How you are on lithium isn't a normal that one could strive for or something, it's a mere aid, while your disability and dysfunctions concern your unique and very personal nature.

And I'm not sure if this helps but my experience with lithium was that initially it worked magic, compared to the permutations of those anti-psychotic drugs and ssri that I was put through, and it was great, I had a huge crisis and just one pill fixed it. My psychiatrist was a god and a seer. And then, after like a couple weeks, it didn't work anymore. I took that unworkability of things, in my intellect this time too, independent of my emotional episodes, since my emotions weren't literally driving me to death anymore, and so I began to philosophise and came to suicide as the right, virtuous choice (for me!). In due time however, because there was a bit of a hangup for the same, as their usually is because of physical circumstances and a lack of the same urgency that there used to be before, I was introduced to a possibility of truth of things being different from the determinations that I had arrived at, owing to my life's experience (most all of which was spent being suicidal af and unable to feel safe in the world, so...) and education (intellect was ill-equiped with inadequate education, as is the case for most all people who may as well be highly educated).

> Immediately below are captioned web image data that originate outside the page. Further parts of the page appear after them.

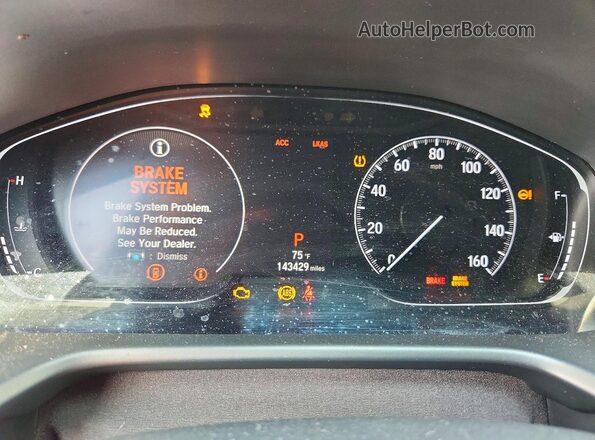 1HGCV1F30JA245013 2018 HONDA ACCORD Silver Вид щитка приладів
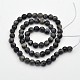 Faceted Round Natural Larvikite Beads Strands US-G-E302-083-6mm-2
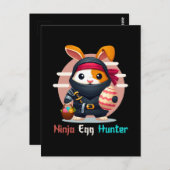 Ninja Egg Hunter Briefkaart (Voorkant / Achterkant)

Anyway. I had wanted to engage with you since you had, fortunately, resumed posting back here again for support. But I'm not necessarily in ideal shape and therefore won't necessarily be able to say all the right, and helpful things, and so I didn't. Until now, because what the hell I should try to add something. But do forgive how off it may be, I'm still out of whack most of the time. I'm happy to read that you're much less suicidal, this is significant, regardless of what harshness you may experience on ocassions. I'm completely sure you will make the progress, including the part where it's worth it to be sure. No matter how unworkable and literally physically impossible it all may seem, you will get what you want, there's nothing I could believe in more than that.